Earlier this week, I wrote about realities of childbirth in rural Ethiopia, of seeing a woman in agonizing labor, a woman suffering from obstetric fistula, and the dream of another young woman, Zanab, of becoming a fistula doctor. In Part II, of my report from Ethiopia, I take you back to the same place, the Adet Health Center, 40 kilometers from the city of Bahir Dar to tell you about how this community is responding to HIV/AIDS.

As the second most populous nation in Africa, Ethiopia struggles to meet the needs of its nearly 80 million citizens. Today, about one million Ethiopians, including more than 90,000 children younger than 15, are living with HIV. The vast majority of children living with HIV—90% globally—contracted the virus from their mothers either in utero, during childbirth, or through breastfeeding. Preventing this type of infection, known as mother-to-child HIV transmission or vertical transmission, requires that women have access to primary HIV prevention but also breastfeeding alternatives and antiretroviral therapy during pregnancy, which is 95% effective in protecting an unborn child or newborn baby from being infected. In Ethiopia, however, as many as 66,000 pregnant women living with HIV do not have access to this essential treatment.

At the Adet Health Center, I visited a support group for women living with HIV. In a small building down a small, muddy path from the health center, I find four women talking and laughing, their babies by their sides. One woman is preparing a coffee ceremony; two are spinning cotton using what looks like a spinning top. The fourth woman is attending to her very energetic baby. These women are here for a meeting of a local women’s support group, which provides these women with an opportunity to discuss the realities of their lives with HIV, including how they:   

  • Disclose their HIV status to partners and others
  • Deal with stigma and discrimination
  • Adhere to guidance for preventing mother-to-child HIV transmission, including antiretroviral therapy
  • Use alternative infant feeding options
  • Prevent unintended pregnancies
  • Practice safer sex and living positively
  • Seek nutritional support and skills training to support themselves.

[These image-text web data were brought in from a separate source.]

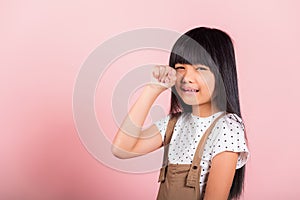 Asian little kid 10 years old bad mood her cry wipe tears with fingers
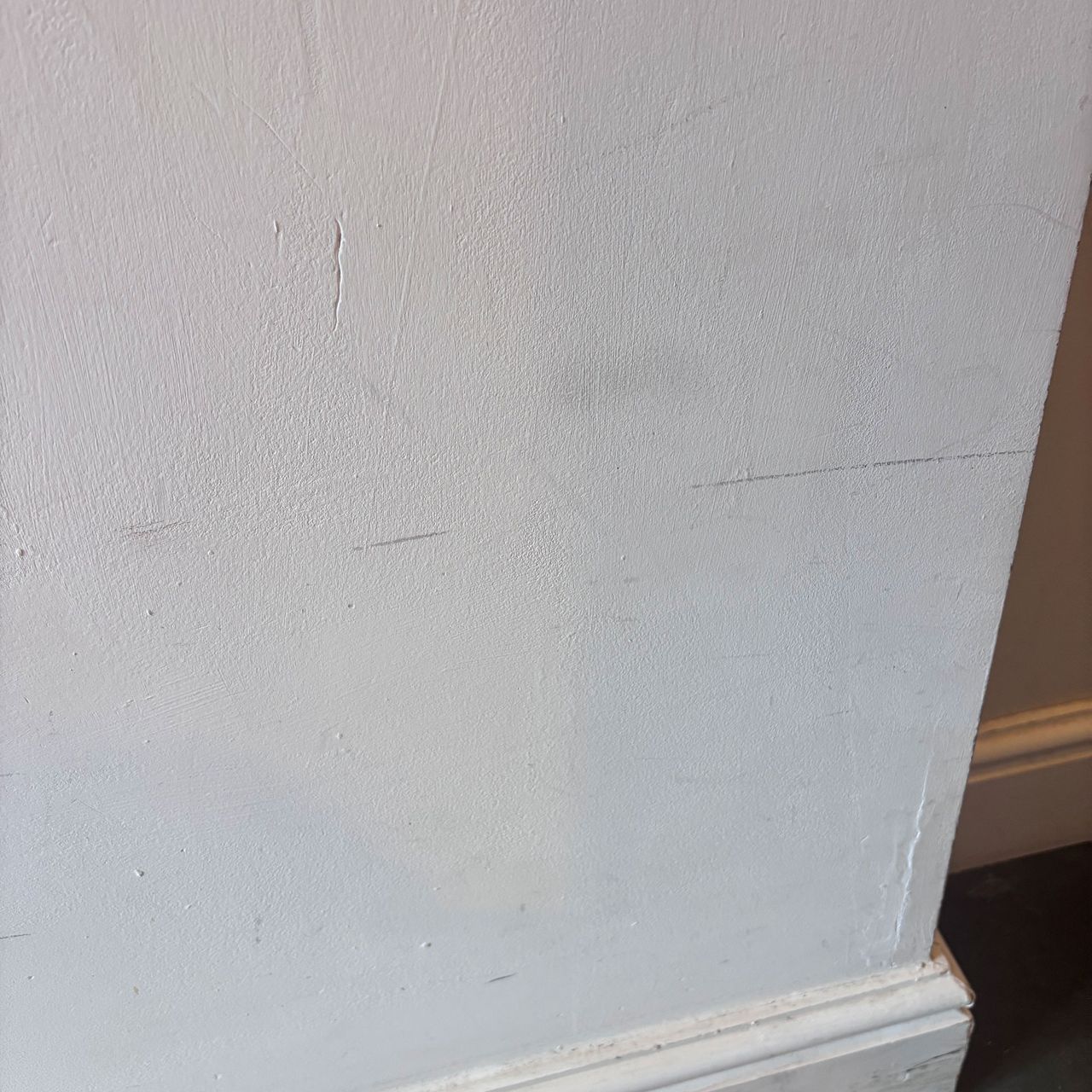corner of a white wall with scrapes and scuffs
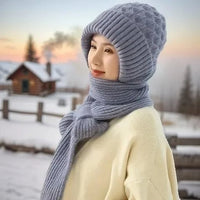 Frau mit grauem Strickmütze und Schal im Winter, vor schneebedeckter Landschaft und Holzhütte.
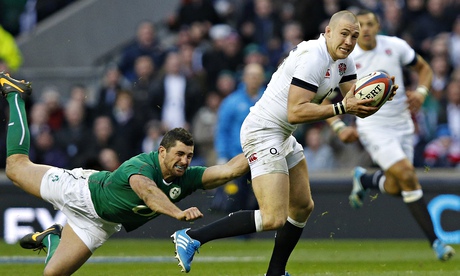 Mike Brown, right, makes a breaks past Rob Kearney during England's victory over Ireland last month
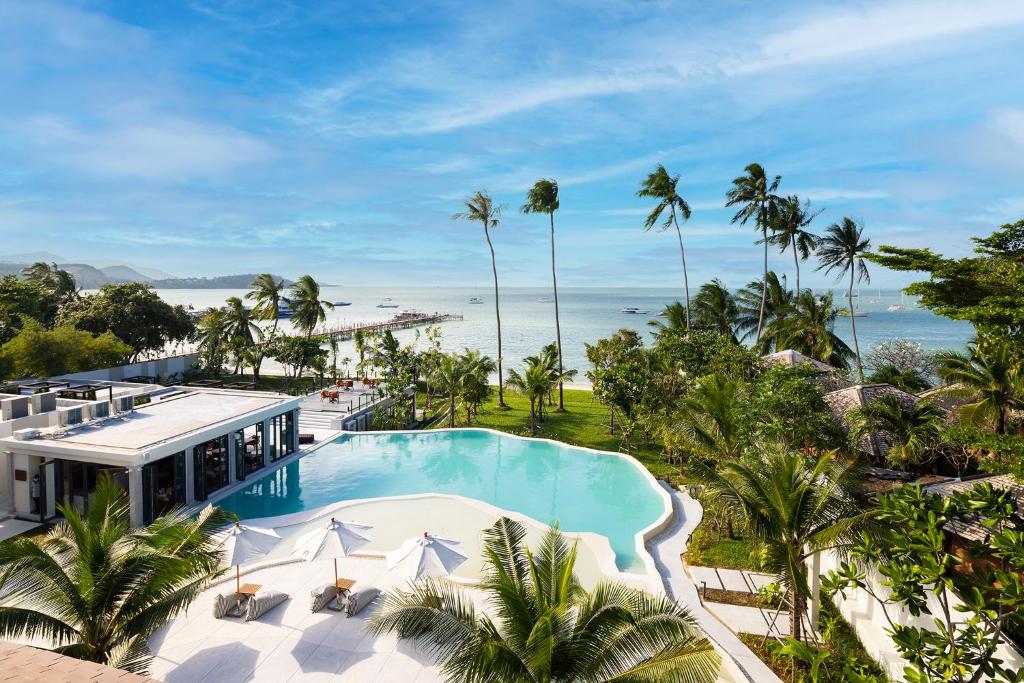 an aerial view of a resort with a swimming pool and the ocean at U Samui in Bang Rak Beach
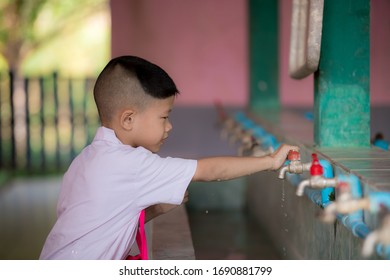 An Asian Kid Male Student Wears A School Uniform. He Is Reaching Out For The Tap After The Use. Kid Age 5-6 Years Old.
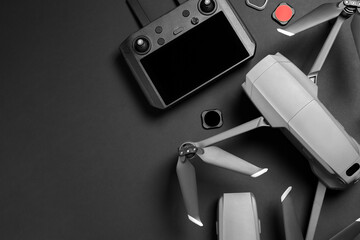Wall Mural - modern drone with camera and video production equipment on black background, flat lay. space for tex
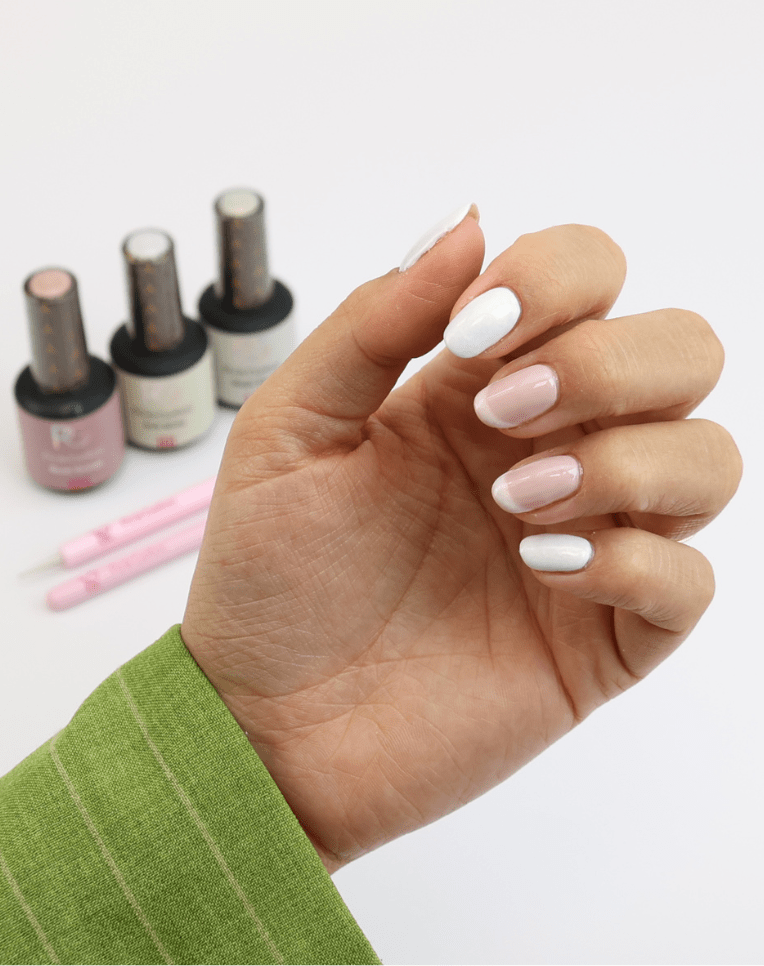Hand with modern nail design in pink and white, green sleeve and nail polish bottles and brushes in the background.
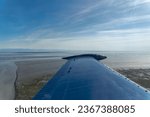 Small photo of Beechcraft Bonanza airplane wingtip flies over the Cook Inlet in Alaska. Fire Island wind farm powers Anchorage. Kenai mountains in background. Small aircraft are only way to see many areas of Alaska.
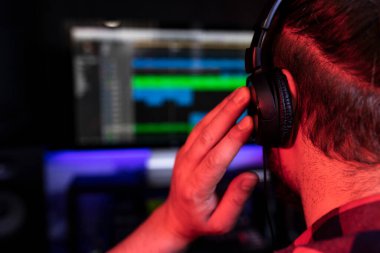 Beyaz genç DJ, müzik stüdyosunda şarkı mikseri ve mikrofon kullanarak yeni bir parça kaydediyor.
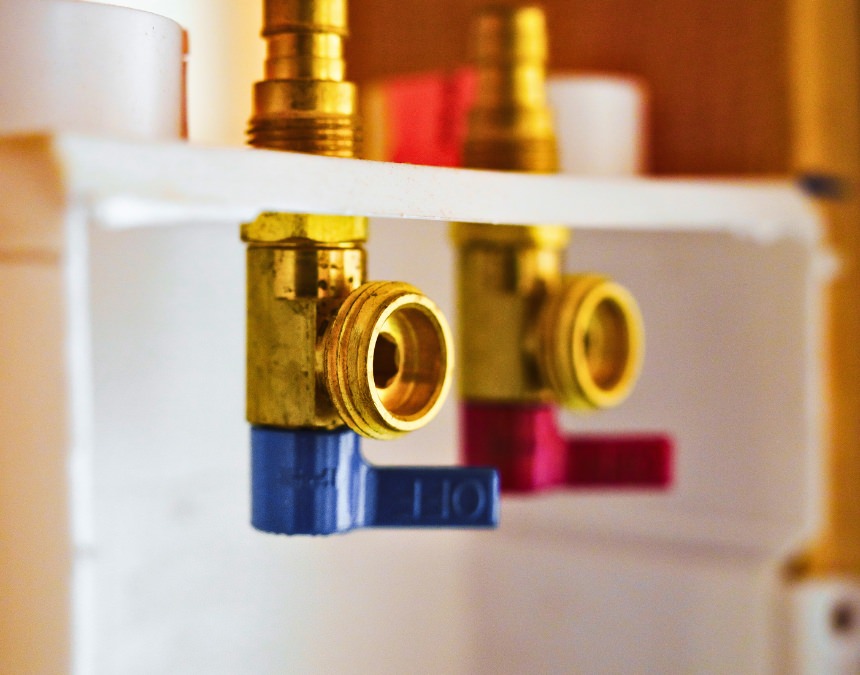 Title 24 water heating requirements - close-up of plumbing connections for energy-efficient water heating systems.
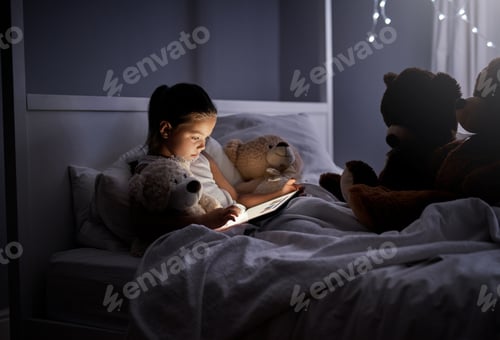 Preview: Shot of an adorable little girl using a digital tablet in bed at night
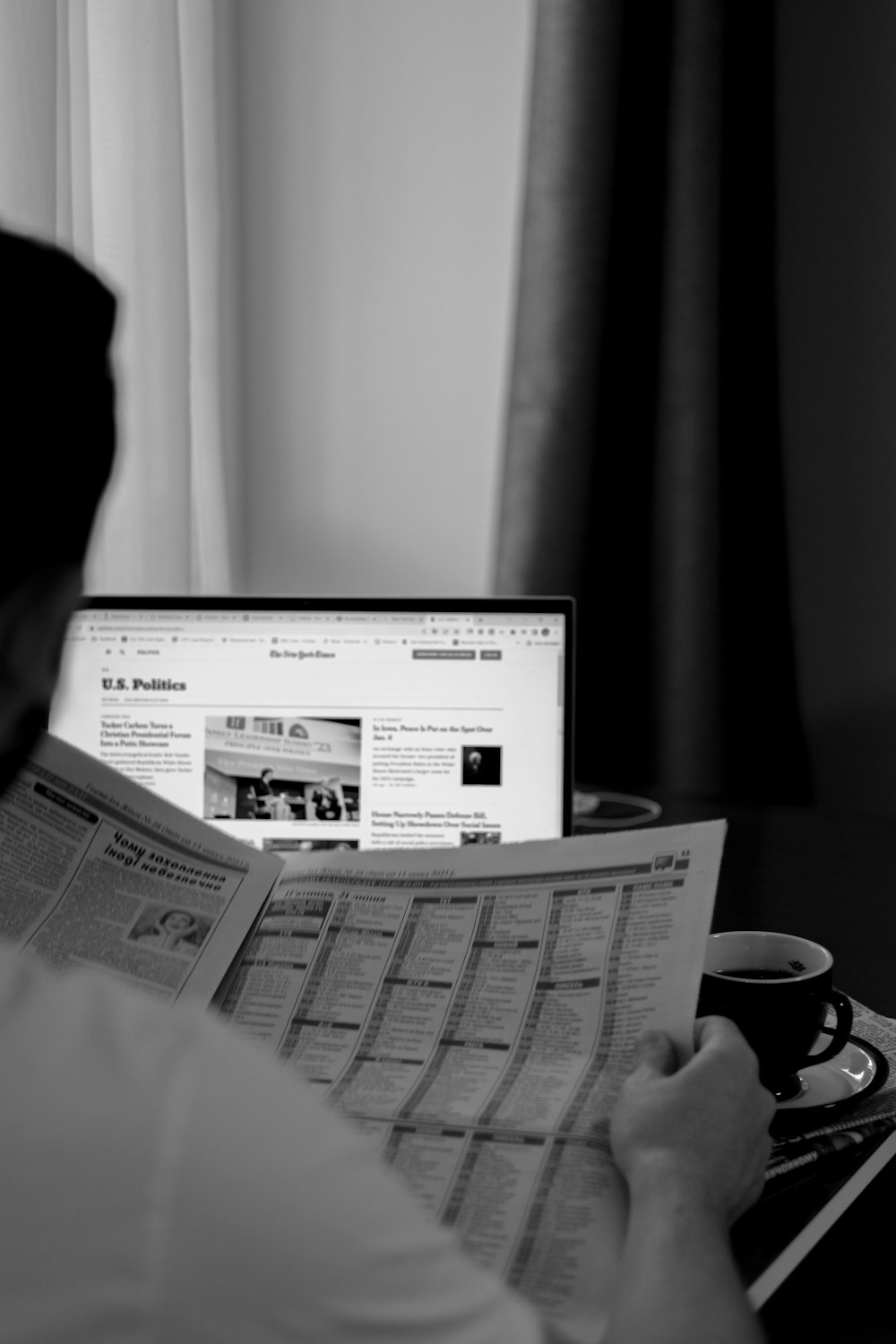 a man sitting at a desk reading a newspaper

I am told that two of the women are new and have come to learn more about the group. They are considering joining. All of these women are living with HIV, but they look healthy, as do their babies. They are some of the lucky ones: they are on antiretroviral therapy (ARVs).  We chat for awhile and then go to the next room to meet the nurses administering the ARVs. The nurses’ office has a wall filled with patients’ files, some of whom are on ARVs and others are not yet on the drugs. In this clinic, there are 544 patients receiving these life-saving medications. The nurses tell me with confidence that the adherence rate for staying on the medication is high, about 95%. They also tell that there are more than 1,000 patients waiting to be put on treatment. Finally, the conversation turns to the heavy demand for Preventive Care Packages. The staff tells me they have already distributed all of these kits and are in need of more of them. The kits, which contain things like bed nets, water purification tablets, a jerry can, condoms, and de-worming tablets, are especially important for people living with HIV because they help protect people with compromised immune systems from dangerous opportunistic infections. I nod my head, thinking about how we can get them more of what they need. Before I leave, I duck back in on the women’s support group to look at these smiling women. I am proud to know that IntraHealth has played a role in making a difference in their lives, and I think about the others in this community who are still in need.